**DESCRIPTION OF THE TASK**
Word for word, restate each entry in the listing below.

**DATA UNDER STUDY**
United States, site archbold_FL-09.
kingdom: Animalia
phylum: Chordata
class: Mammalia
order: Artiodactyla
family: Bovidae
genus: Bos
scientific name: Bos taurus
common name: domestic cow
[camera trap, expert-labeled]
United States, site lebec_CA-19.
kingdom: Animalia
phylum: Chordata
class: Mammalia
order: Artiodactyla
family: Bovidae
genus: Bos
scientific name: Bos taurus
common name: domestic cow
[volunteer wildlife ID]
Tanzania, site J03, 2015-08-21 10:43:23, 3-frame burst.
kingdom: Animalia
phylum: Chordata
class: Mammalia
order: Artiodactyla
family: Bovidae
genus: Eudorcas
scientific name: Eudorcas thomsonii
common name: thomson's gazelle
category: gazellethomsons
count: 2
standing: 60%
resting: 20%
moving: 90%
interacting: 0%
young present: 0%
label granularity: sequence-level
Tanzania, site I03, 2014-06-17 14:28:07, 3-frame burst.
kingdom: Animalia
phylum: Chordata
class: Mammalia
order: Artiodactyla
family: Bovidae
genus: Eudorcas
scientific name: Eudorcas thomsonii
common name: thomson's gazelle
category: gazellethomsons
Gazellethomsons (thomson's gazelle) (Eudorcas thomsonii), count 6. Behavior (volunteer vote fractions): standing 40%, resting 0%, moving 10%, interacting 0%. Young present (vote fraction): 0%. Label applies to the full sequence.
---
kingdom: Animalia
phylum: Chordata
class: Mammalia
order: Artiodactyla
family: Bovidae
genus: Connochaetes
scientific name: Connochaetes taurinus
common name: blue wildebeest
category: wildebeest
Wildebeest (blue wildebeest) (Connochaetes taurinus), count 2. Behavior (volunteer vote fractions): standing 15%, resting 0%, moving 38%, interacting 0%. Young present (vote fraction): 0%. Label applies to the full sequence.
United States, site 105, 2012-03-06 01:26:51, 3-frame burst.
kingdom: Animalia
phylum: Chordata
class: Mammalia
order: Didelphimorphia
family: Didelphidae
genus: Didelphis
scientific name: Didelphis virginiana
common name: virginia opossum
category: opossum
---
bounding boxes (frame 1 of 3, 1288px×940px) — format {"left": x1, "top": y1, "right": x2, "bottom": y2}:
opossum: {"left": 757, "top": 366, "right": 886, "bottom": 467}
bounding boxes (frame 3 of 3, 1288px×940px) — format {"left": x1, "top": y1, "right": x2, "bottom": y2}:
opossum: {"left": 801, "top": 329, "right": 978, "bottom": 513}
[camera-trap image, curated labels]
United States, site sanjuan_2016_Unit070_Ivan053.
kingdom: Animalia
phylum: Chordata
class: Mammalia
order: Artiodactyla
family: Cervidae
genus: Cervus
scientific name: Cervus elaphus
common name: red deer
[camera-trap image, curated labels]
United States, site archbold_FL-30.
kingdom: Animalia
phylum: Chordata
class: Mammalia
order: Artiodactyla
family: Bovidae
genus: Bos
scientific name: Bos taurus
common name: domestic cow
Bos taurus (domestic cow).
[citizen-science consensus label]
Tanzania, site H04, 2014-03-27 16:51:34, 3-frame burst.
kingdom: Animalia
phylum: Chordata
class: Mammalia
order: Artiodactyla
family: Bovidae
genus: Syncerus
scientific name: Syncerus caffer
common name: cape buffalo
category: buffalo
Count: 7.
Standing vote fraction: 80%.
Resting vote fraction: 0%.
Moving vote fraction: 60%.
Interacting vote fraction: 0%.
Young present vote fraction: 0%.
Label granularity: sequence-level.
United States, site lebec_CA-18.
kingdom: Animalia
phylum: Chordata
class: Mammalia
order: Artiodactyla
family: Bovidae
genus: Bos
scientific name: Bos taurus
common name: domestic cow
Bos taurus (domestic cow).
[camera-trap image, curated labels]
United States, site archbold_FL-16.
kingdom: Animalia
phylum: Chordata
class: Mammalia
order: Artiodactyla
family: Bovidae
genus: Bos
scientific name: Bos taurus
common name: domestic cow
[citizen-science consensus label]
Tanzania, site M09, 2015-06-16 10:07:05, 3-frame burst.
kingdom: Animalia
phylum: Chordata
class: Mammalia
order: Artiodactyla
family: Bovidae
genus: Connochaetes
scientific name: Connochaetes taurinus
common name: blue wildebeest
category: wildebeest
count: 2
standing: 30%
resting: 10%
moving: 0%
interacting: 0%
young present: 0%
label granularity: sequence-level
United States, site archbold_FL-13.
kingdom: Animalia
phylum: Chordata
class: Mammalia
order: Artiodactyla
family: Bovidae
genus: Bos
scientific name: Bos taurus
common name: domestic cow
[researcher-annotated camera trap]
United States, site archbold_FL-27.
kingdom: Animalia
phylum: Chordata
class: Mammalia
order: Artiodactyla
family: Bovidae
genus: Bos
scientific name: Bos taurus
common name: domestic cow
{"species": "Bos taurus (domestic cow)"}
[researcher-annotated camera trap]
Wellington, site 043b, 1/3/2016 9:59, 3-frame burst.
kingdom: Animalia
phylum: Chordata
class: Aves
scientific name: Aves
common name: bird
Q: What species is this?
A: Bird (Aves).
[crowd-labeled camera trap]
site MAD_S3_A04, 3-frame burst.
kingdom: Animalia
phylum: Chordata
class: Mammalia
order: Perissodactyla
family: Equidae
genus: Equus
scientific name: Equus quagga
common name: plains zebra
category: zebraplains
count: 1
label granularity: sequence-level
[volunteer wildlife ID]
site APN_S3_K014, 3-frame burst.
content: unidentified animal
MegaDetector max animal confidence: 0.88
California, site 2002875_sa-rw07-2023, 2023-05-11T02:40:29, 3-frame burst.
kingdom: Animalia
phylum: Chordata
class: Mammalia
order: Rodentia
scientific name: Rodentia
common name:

**RESPONSE BOX**
United States, site archbold_FL-09.
kingdom: Animalia
phylum: Chordata
class: Mammalia
order: Artiodactyla
family: Bovidae
genus: Bos
scientific name: Bos taurus
common name: domestic cow
[camera trap, expert-labeled]
United States, site lebec_CA-19.
kingdom: Animalia
phylum: Chordata
class: Mammalia
order: Artiodactyla
family: Bovidae
genus: Bos
scientific name: Bos taurus
common name: domestic cow
[volunteer wildlife ID]
Tanzania, site J03, 2015-08-21 10:43:23, 3-frame burst.
kingdom: Animalia
phylum: Chordata
class: Mammalia
order: Artiodactyla
family: Bovidae
genus: Eudorcas
scientific name: Eudorcas thomsonii
common name: thomson's gazelle
category: gazellethomsons
count: 2
standing: 60%
resting: 20%
moving: 90%
interacting: 0%
young present: 0%
label granularity: sequence-level
Tanzania, site I03, 2014-06-17 14:28:07, 3-frame burst.
kingdom: Animalia
phylum: Chordata
class: Mammalia
order: Artiodactyla
family: Bovidae
genus: Eudorcas
scientific name: Eudorcas thomsonii
common name: thomson's gazelle
category: gazellethomsons
Gazellethomsons (thomson's gazelle) (Eudorcas thomsonii), count 6. Behavior (volunteer vote fractions): standing 40%, resting 0%, moving 10%, interacting 0%. Young present (vote fraction): 0%. Label applies to the full sequence.
---
kingdom: Animalia
phylum: Chordata
class: Mammalia
order: Artiodactyla
family: Bovidae
genus: Connochaetes
scientific name: Connochaetes taurinus
common name: blue wildebeest
category: wildebeest
Wildebeest (blue wildebeest) (Connochaetes taurinus), count 2. Behavior (volunteer vote fractions): standing 15%, resting 0%, moving 38%, interacting 0%. Young present (vote fraction): 0%. Label applies to the full sequence.
United States, site 105, 2012-03-06 01:26:51, 3-frame burst.
kingdom: Animalia
phylum: Chordata
class: Mammalia
order: Didelphimorphia
family: Didelphidae
genus: Didelphis
scientific name: Didelphis virginiana
common name: virginia opossum
category: opossum
---
bounding boxes (frame 1 of 3, 1288px×940px) — format {"left": x1, "top": y1, "right": x2, "bottom": y2}:
opossum: {"left": 757, "top": 366, "right": 886, "bottom": 467}
bounding boxes (frame 3 of 3, 1288px×940px) — format {"left": x1, "top": y1, "right": x2, "bottom": y2}:
opossum: {"left": 801, "top": 329, "right": 978, "bottom": 513}
[camera-trap image, curated labels]
United States, site sanjuan_2016_Unit070_Ivan053.
kingdom: Animalia
phylum: Chordata
class: Mammalia
order: Artiodactyla
family: Cervidae
genus: Cervus
scientific name: Cervus elaphus
common name: red deer
[camera-trap image, curated labels]
United States, site archbold_FL-30.
kingdom: Animalia
phylum: Chordata
class: Mammalia
order: Artiodactyla
family: Bovidae
genus: Bos
scientific name: Bos taurus
common name: domestic cow
Bos taurus (domestic cow).
[citizen-science consensus label]
Tanzania, site H04, 2014-03-27 16:51:34, 3-frame burst.
kingdom: Animalia
phylum: Chordata
class: Mammalia
order: Artiodactyla
family: Bovidae
genus: Syncerus
scientific name: Syncerus caffer
common name: cape buffalo
category: buffalo
Count: 7.
Standing vote fraction: 80%.
Resting vote fraction: 0%.
Moving vote fraction: 60%.
Interacting vote fraction: 0%.
Young present vote fraction: 0%.
Label granularity: sequence-level.
United States, site lebec_CA-18.
kingdom: Animalia
phylum: Chordata
class: Mammalia
order: Artiodactyla
family: Bovidae
genus: Bos
scientific name: Bos taurus
common name: domestic cow
Bos taurus (domestic cow).
[camera-trap image, curated labels]
United States, site archbold_FL-16.
kingdom: Animalia
phylum: Chordata
class: Mammalia
order: Artiodactyla
family: Bovidae
genus: Bos
scientific name: Bos taurus
common name: domestic cow
[citizen-science consensus label]
Tanzania, site M09, 2015-06-16 10:07:05, 3-frame burst.
kingdom: Animalia
phylum: Chordata
class: Mammalia
order: Artiodactyla
family: Bovidae
genus: Connochaetes
scientific name: Connochaetes taurinus
common name: blue wildebeest
category: wildebeest
count: 2
standing: 30%
resting: 10%
moving: 0%
interacting: 0%
young present: 0%
label granularity: sequence-level
United States, site archbold_FL-13.
kingdom: Animalia
phylum: Chordata
class: Mammalia
order: Artiodactyla
family: Bovidae
genus: Bos
scientific name: Bos taurus
common name: domestic cow
[researcher-annotated camera trap]
United States, site archbold_FL-27.
kingdom: Animalia
phylum: Chordata
class: Mammalia
order: Artiodactyla
family: Bovidae
genus: Bos
scientific name: Bos taurus
common name: domestic cow
{"species": "Bos taurus (domestic cow)"}
[researcher-annotated camera trap]
Wellington, site 043b, 1/3/2016 9:59, 3-frame burst.
kingdom: Animalia
phylum: Chordata
class: Aves
scientific name: Aves
common name: bird
Q: What species is this?
A: Bird (Aves).
[crowd-labeled camera trap]
site MAD_S3_A04, 3-frame burst.
kingdom: Animalia
phylum: Chordata
class: Mammalia
order: Perissodactyla
family: Equidae
genus: Equus
scientific name: Equus quagga
common name: plains zebra
category: zebraplains
count: 1
label granularity: sequence-level
[volunteer wildlife ID]
site APN_S3_K014, 3-frame burst.
content: unidentified animal
MegaDetector max animal confidence: 0.88
California, site 2002875_sa-rw07-2023, 2023-05-11T02:40:29, 3-frame burst.
kingdom: Animalia
phylum: Chordata
class: Mammalia
order: Rodentia
scientific name: Rodentia
common name:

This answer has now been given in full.